> _Passage provided_:

Step 6 : Enterprise Security Architecture
When thinking about security architecture, there are many avenues to go down in terms of a adoption of a defense in depth approach. Given that 40% of breaches are related to insecure development code (Verizon DBIR 2019) being hosted on cloud based servers, I think it’s a good place to start this topic.
SANS Analyst David Shackleford tells us in his article entitled The DevSecOps Approach to Securing Your Code and Your Cloud that only 17% of infosec organizations can keep up with continuous or agile development. He promotes seven imperatives for security teams, the top 4 of which I’ve included here. 1) Embedding security controls and automation in code developed in the cloud 2) Inventory and analysis of reusable code to avoid re-introducing flaws 3) continuous monitoring of code and results in production & 4) creation of “triggered” responses that can roll controls back to a known good state if there’s a problem. Following some other of Dave’s good advice on architecture in his Youtube presentation “A Cloud Security Architecture”, he advises us to think about cloud security controls and tools which should not be designed with one CSP in mind. The reality is that many organizations will be not just be an AWS or Azure or GCP shop, they will likely follow a hybrid model through accident or design. So when designing IAM security policies for example, consider their application across multiple CSP platforms so as not to get locked in to one provider. An alternate approach is to leverage security broker services or CASB’s which are offer for managed security policies across multiple platforms.
Of course with any good security architecture we have to think about designing for availability or designing for failure as it’s often referred to in the cloud. At the application level a few pointers would be for developers to make no assumption about the reliability of the underlying infrastructure thus adaptability should be paramount. It also holds true that each application component must be designed across multiple cloud components and automation tools must be in place to allow applications to respond to infrastructure failures. Specific types of failure recovery objectives might be, recovering from a bad server image deployed across the EC2 environment or recently deployed security group definitions which are too permissive and need to be rolled back. You will also need to consider potential elasticity failure issues such as bad load balancing parameters which fail to scale up applications when needed.

> _Work item A_:
In the cloud security architecture text, what percentage of infosec organizations can keep up with continuous or agile development?
> _Work item B_:
Please continue the cloud security architecture text from its final sentence.
The records that come next are from a separate source.

> _Entries provided_:
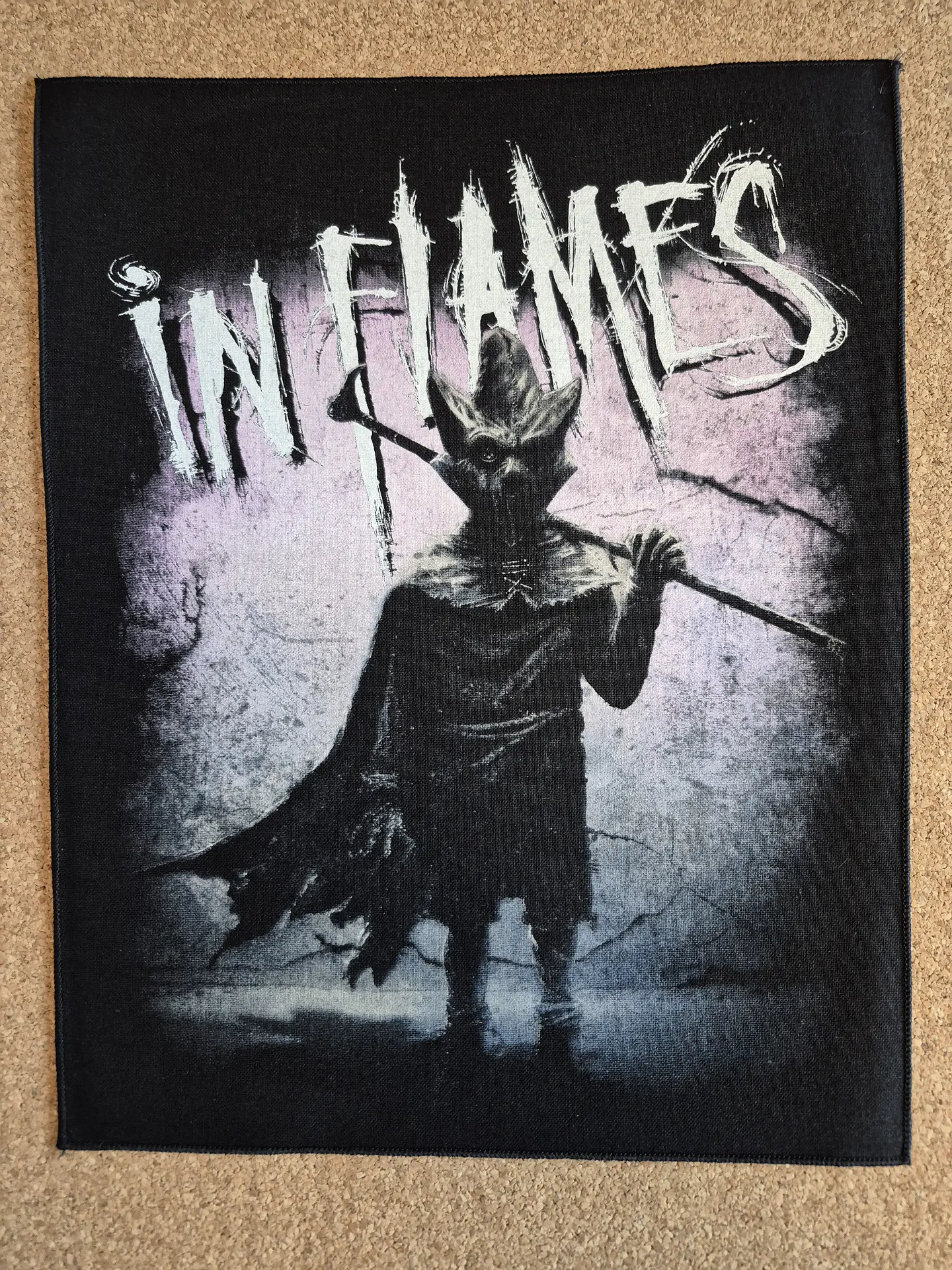 In Flames Backpatch – I, the Mask 1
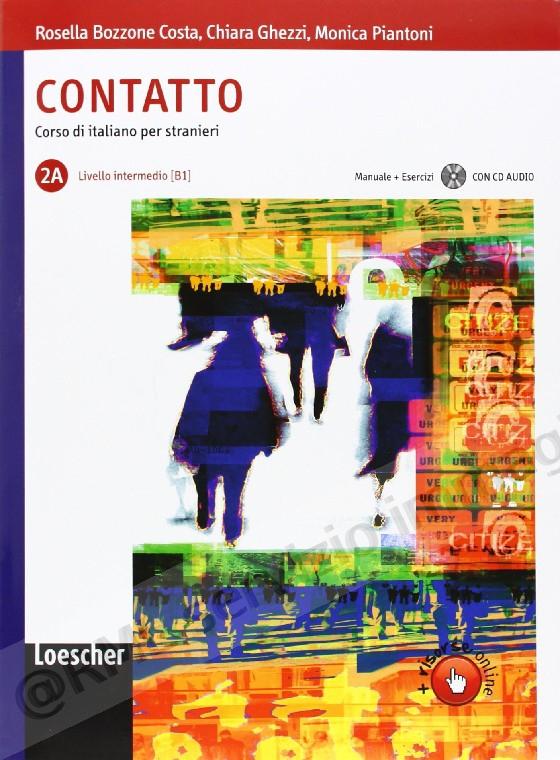 CONTATTO, LIBRO 2A +Cd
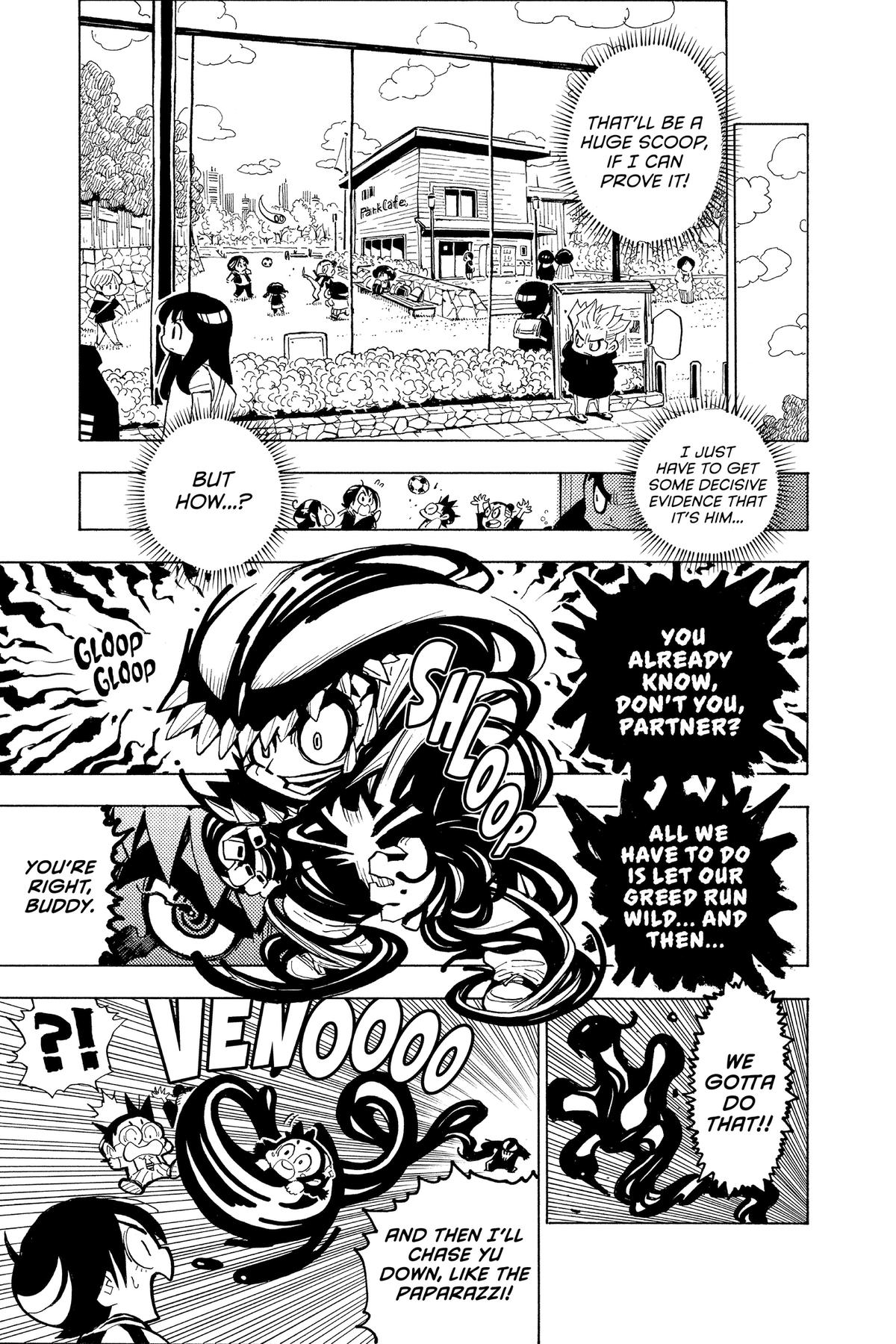 Spider-Man: Kizuna Chapter 14 page 17 - 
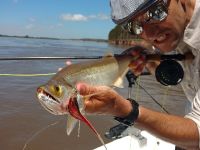 Foto de pesca con mosca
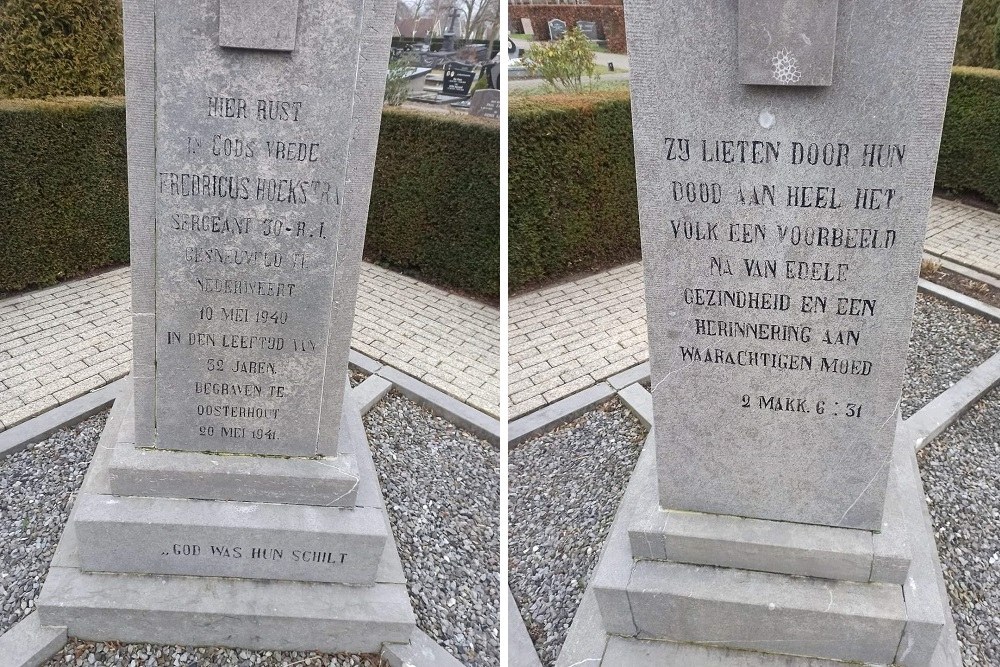 Dutch War Graves General Cemetery Leijsenakkers Oosterhout #2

> _Reply A_:
17%

> _Reply B_:
These points only touch on overall security architecture of a cloud environment, the point here is to get the imperatives right and embed security failure scenarios in every infrastructure and application component in the cloud
Step 7 : Assess Third Party Risk
The Ponemon institute report of 2018 estimates that 54% of companies have experienced a breach caused by a third party. Safe to say, supply chain attacks are plaguing the cloud as was the case of the Verizon breach which involved the exposure of six million customer records. The RCA for this breach was allegedly traced back to a 3rd party called Nice Systems, a provider of customer service analytics. Nice, put six months of customer service call logs, which included account and personal information on a public (vs private) Amazon S3 storage server. The documented exploits go on from Magento e-commerce admin credentials exploits to IoT devices with insecure passwords and even insecure HVAC systems. The later was attributable to the Target Breach of 2014. In the shadow of GDPR and ramped up enforcement from DPA’s, third party risk has never been more riskier. So what can be done?
Statistically, companies taking the time to evaluate the security and privacy policies of all its suppliers has shown a reduction of 20% in instances of breaches [Ponemon Report, 2018]. I’ve seen good success with companies who embed security provisions in their standard contract agreements / contract wrappers. The terms of doing business with vendors should be requirements to do self-assessments, allowing onsite visits and audits, or the purchase of cyber insurance. Generally speaking, the greater risks are often linked to smaller suppliers who may often lack the funding or personnel for robust security functions. Of course, given the complexity of some enterprises who may have hundreds of vendors in the mix, it may be more practicable to look at automated TPRM (Third Party Risk Assessment) tools to standardize risk treatment with greater efficacy.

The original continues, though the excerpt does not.